Powiedzieć, iż Fernando Alonso zalicza trudny start sezonu 2025 to jak nic nie powiedzieć. Podsumowaniem mogła być wczorajsza odpadająca kierownica w jego aucie.
Wczoraj na początku drugiego treningu mogliśmy obejrzeć kuriozalne sceny, gdy w rękach hiszpańskiego kierowcy została kierownica.
A alarming moment for Alonso as his steering wheel comes off 😮
Watch all the key action from second practice 👇#F1 #BahrainGP
— Formula 1 (@F1) April 11, 2025
“Samochód nie pracował adekwatnie. Nie mogłem zmieniać biegów w pewnym momencie, wyświetlacz się wyłączył. Nie mogłem się też komunikować z zespołem. W ostatnim zakręcie kierownica odpadła” – opisuje Fernando Alonso.
“Zdaliśmy sobie sprawę, iż może jest coś nie tak z kolumną. Mechanicy gwałtownie zmienili część i wszystko było w porządku” – dodaje kierowca.
Aston Martin gwałtownie potwierdził w komunikacie w mediach społecznościowych, iż był problem z kierownicą i została podjęta decyzja o zmianie części układu kierowniczego.
Alonso nie ukończył dwóch pierwszych wyścigów tego sezonu, a w Japonii nie zdołał zdobyć punktów. Nie spodziewa się on, żeby był w stanie sięgnąć po dobry wynik w Bahrajnie.
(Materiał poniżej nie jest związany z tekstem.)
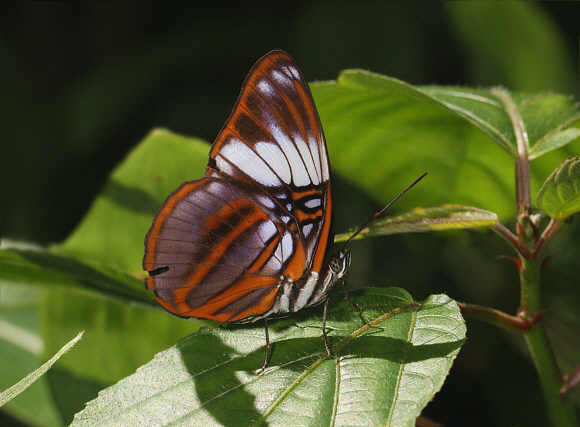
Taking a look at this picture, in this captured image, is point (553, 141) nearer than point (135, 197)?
Yes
“Myślę, iż to będzie trudny weekend. Niestety, wydaje się, iż przyjeżdżając tu nie mieliśmy tempa, a charakterystyka tego toru jest dla nas powodem do zmartwień, nie pasuje ona naszemu pakietowi. Treningi chyba potwierdziły, iż nie będziemy tu konkurencyjni. To będzie trudny weekend, ale postaramy się nauczyć jak najwięcej. Będziemy naciskać, nie poddajemy się” – mówi Alonso.
W trzecim treningu było lepiej o ile chodzi o osiągi Astona Martina, ale i tak punkty jutro będą dużą niespodzianką.
Kwalifikacje F1 startują o godz. 18:00.